Con questo passaggio il CIP è passato dall'essere solo un ramo del CONI – quello degli «sfigati del mondo dello sport italiano» come l’ha chiamato Pancalli - a essere un organismo indipendente con una propria missione, risorse e strategie per promuovere l'inclusione e il valore dello sport paralimpico a livello nazionale. Oggi il CIP fa parte di Fondazione Milano Cortina 2026 ed è attivamente impegnato nella promozione dello sport paralimpico e nella preparazione dei prossimi Giochi Invernali di Milano Cortina 2026, attraverso iniziative educative e programmi di avvicinamento alle discipline invernali. Per esempio, proprio questo inverno ha organizzato quattro Campus Invernali gratuiti destinati a giovani con disabilità, focalizzati su sci alpino e sport del ghiaccio, per ampliare la base dei praticanti.
Anche a livello visivo, le mascotte paralimpiche si stanno evolvendo per dare sempre più spazio al movimento. La prima mascotte che ha riprodotto un paratleta è stata Petra, creata per i Giochi Paralimpici di Barcellona 1992. La rappresentazione era simbolica ed è toccato aspettare Parigi 2024 per dare forma in modo esplicito a un paratleta. Con i Giochi di Milano Cortina 2026 viene ripreso questo concetto. Milo, il fratello di Tina, è raffigurato senza una zampa ed è la coda a fare da protesi. La fratellanza, nella simbologia tra giochi olimpici e paralimpici non è da sempre stata scontata. Infatti, il primo logo del Comitato Internazionale Paralimpico (ICP), esposto a Seul 1988, presentava cinque simboli disposti in modo simile ai cinque cerchi olimpici. Nel 1994 il logo subisce la prima modifica e viene ridotto a tre simboli, per differenziarlo maggiormente dal logo olimpico e per renderne il design più riconoscibile. Infine, a partire dai Giochi Paralimpici di Atene 2004, viene introdotto il nuovo logo con tre Agitos (dal latino agito, "mettere in movimento"). Nel tempo ha subito qualche rifinitura, ma si può dire che anche graficamente e a livello internazionale il movimento paralimpico abbia trovato la sua autonomia.

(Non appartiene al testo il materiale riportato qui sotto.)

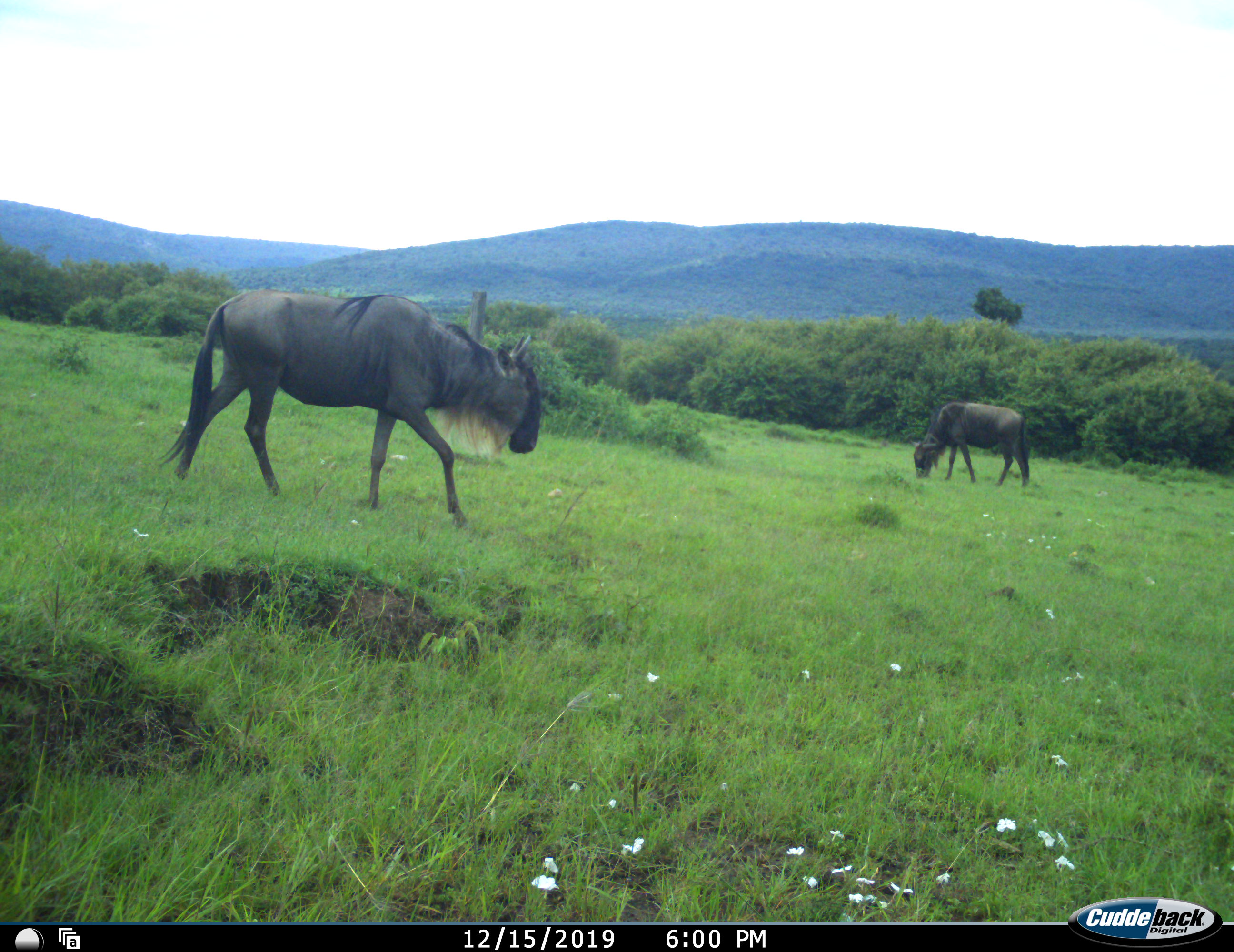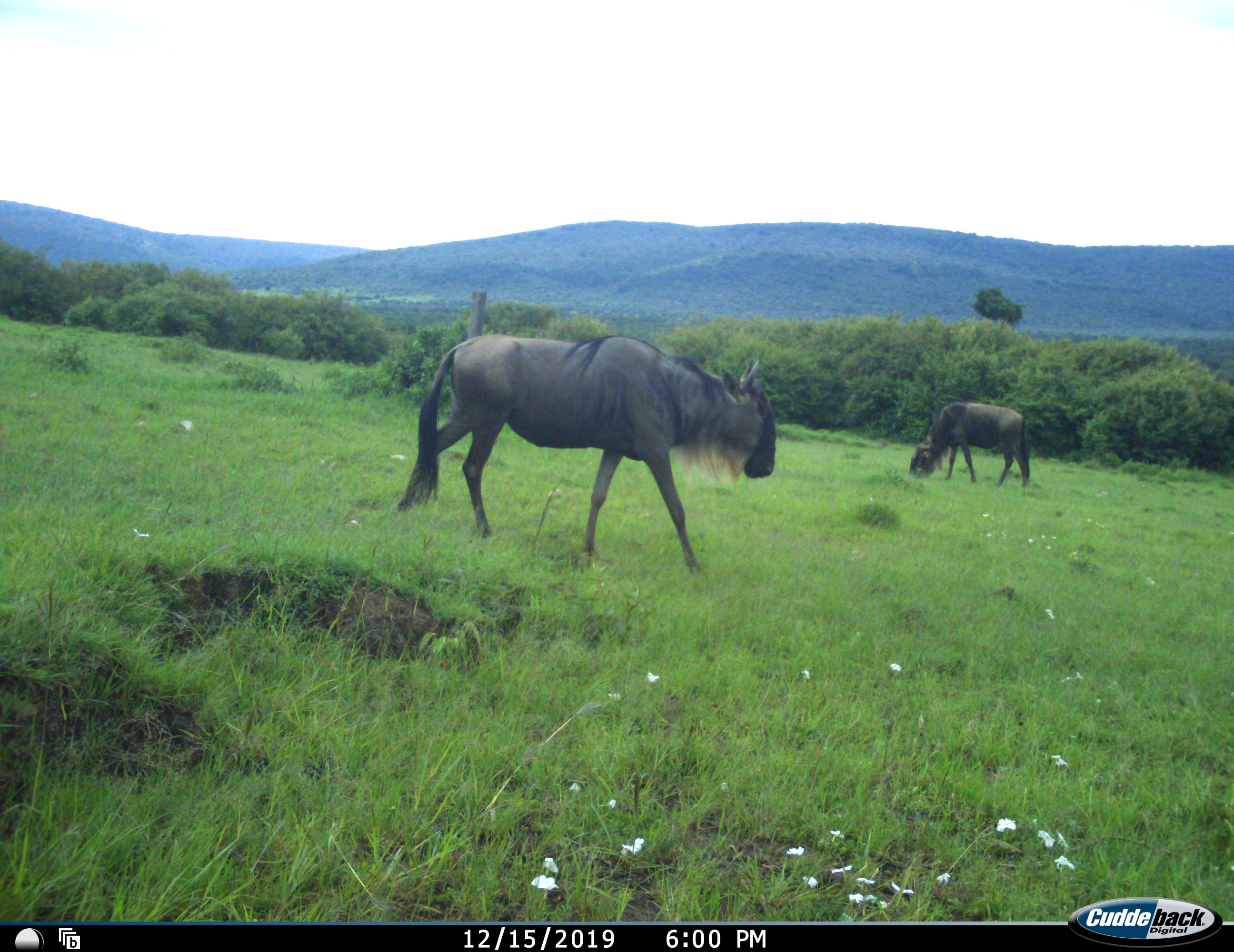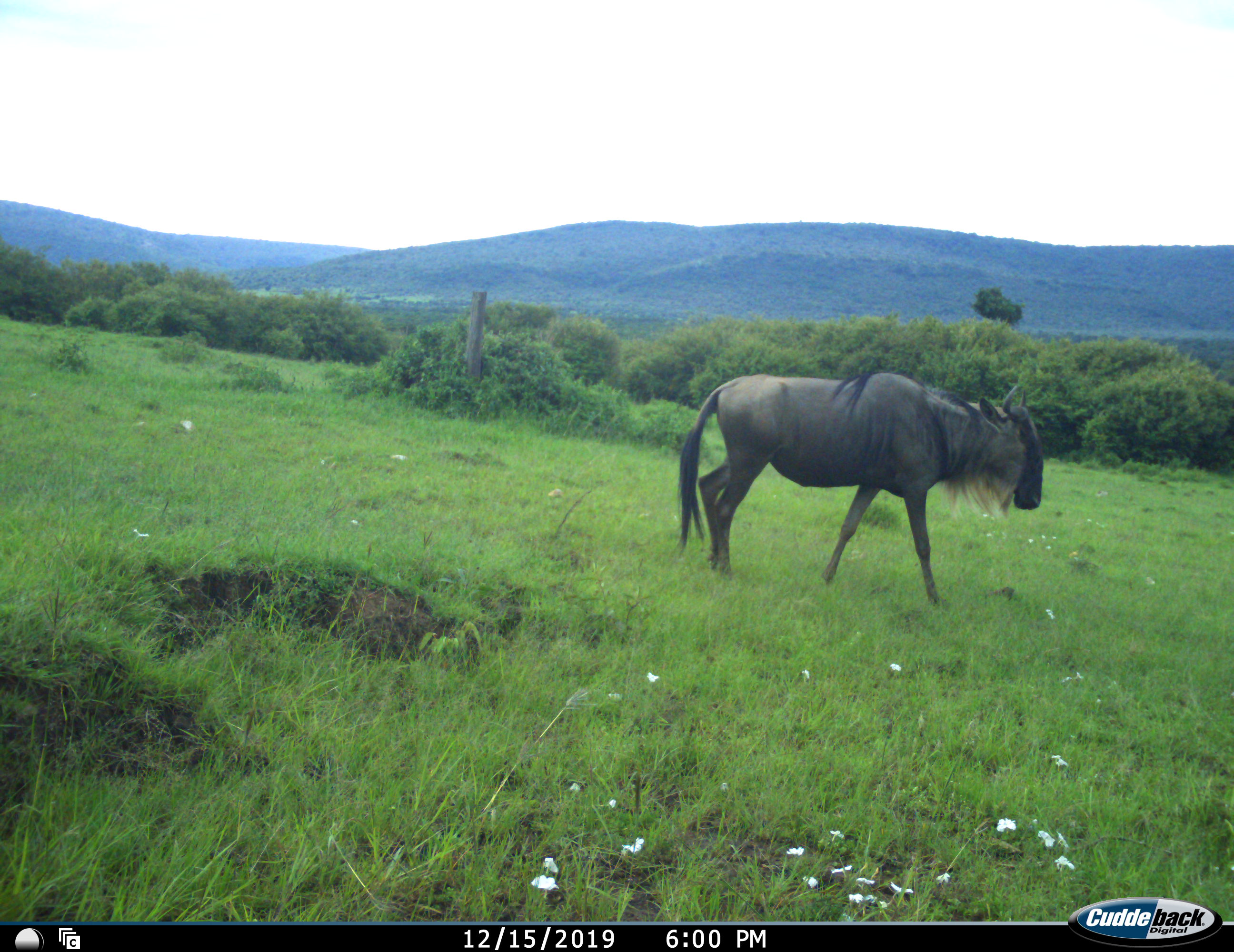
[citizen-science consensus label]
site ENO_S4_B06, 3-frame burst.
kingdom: Animalia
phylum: Chordata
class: Mammalia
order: Artiodactyla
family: Bovidae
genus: Connochaetes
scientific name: Connochaetes taurinus taurinus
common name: blue wildebeest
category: wildebeestblue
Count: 2.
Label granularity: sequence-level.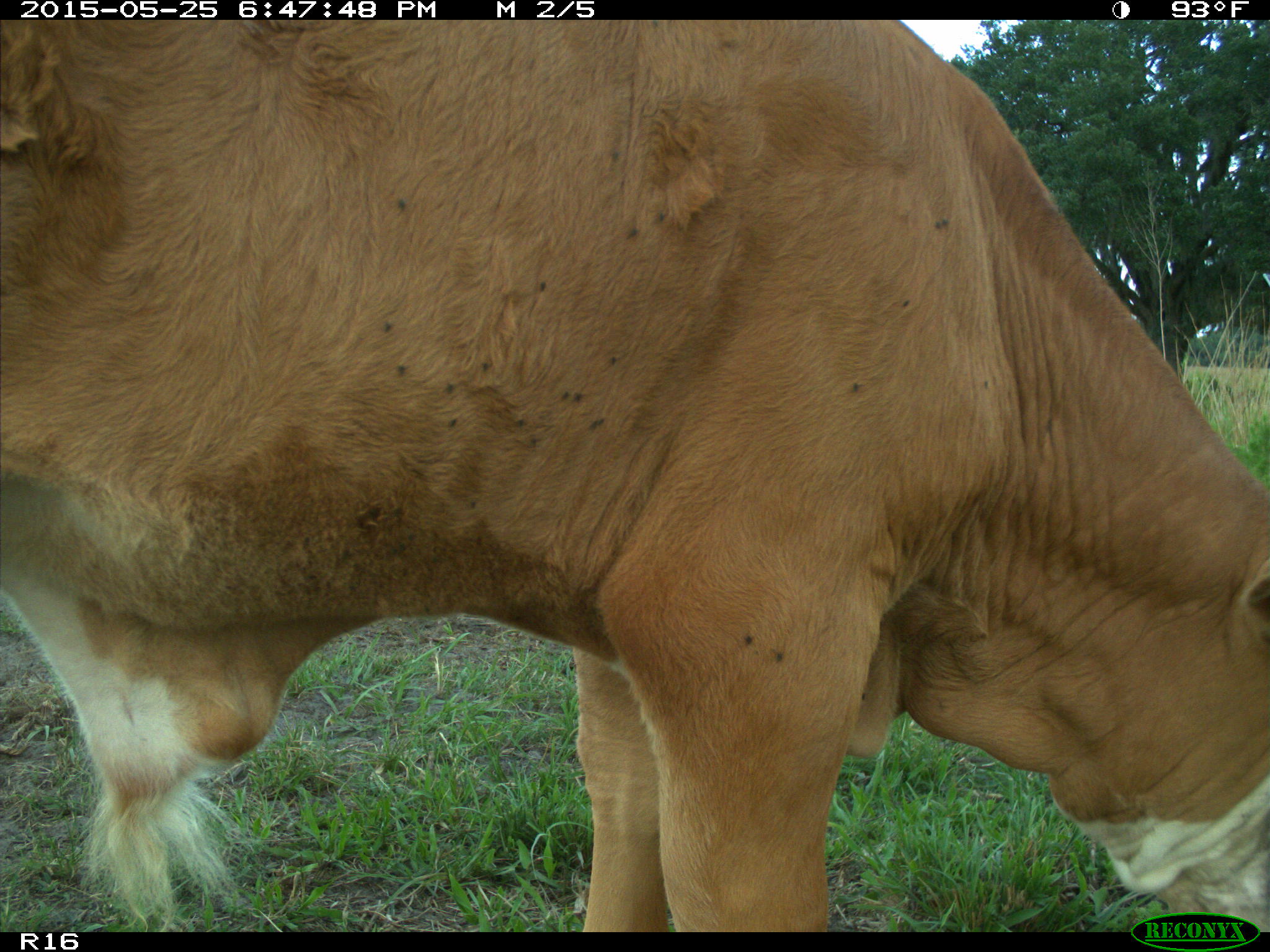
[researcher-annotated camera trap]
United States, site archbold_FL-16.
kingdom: Animalia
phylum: Chordata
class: Mammalia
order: Artiodactyla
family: Bovidae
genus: Bos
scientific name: Bos taurus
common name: domestic cow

I Giochi Paralimpici, oggi, sono il terzo più grande evento sportivo al mondo in termini di vendita di biglietti, dietro solo a Olimpiadi e Coppa del Mondo FIFA. In ottica di Milano Cortina 2026 ci si augura che questo dato possa resistere, ma non lo si può che ritenere una semplice illusione. La differenza è ben visibile se guardiamo ai prezzi e alla disponibilità dei biglietti stessi. Il percorso per dare visibilità agli eventi paralimpici è ancora lungo, ma se ci si guarda indietro il sentiero è ben tracciato.
I risultati di Maribor testimoniano che gli atleti continuano a rispondere presente a ogni appello. E ci si augura di poter presto dire altrettanto del pubblico e della comunicazione sportiva, senza avere la sensazione di sentirsi come in una favola.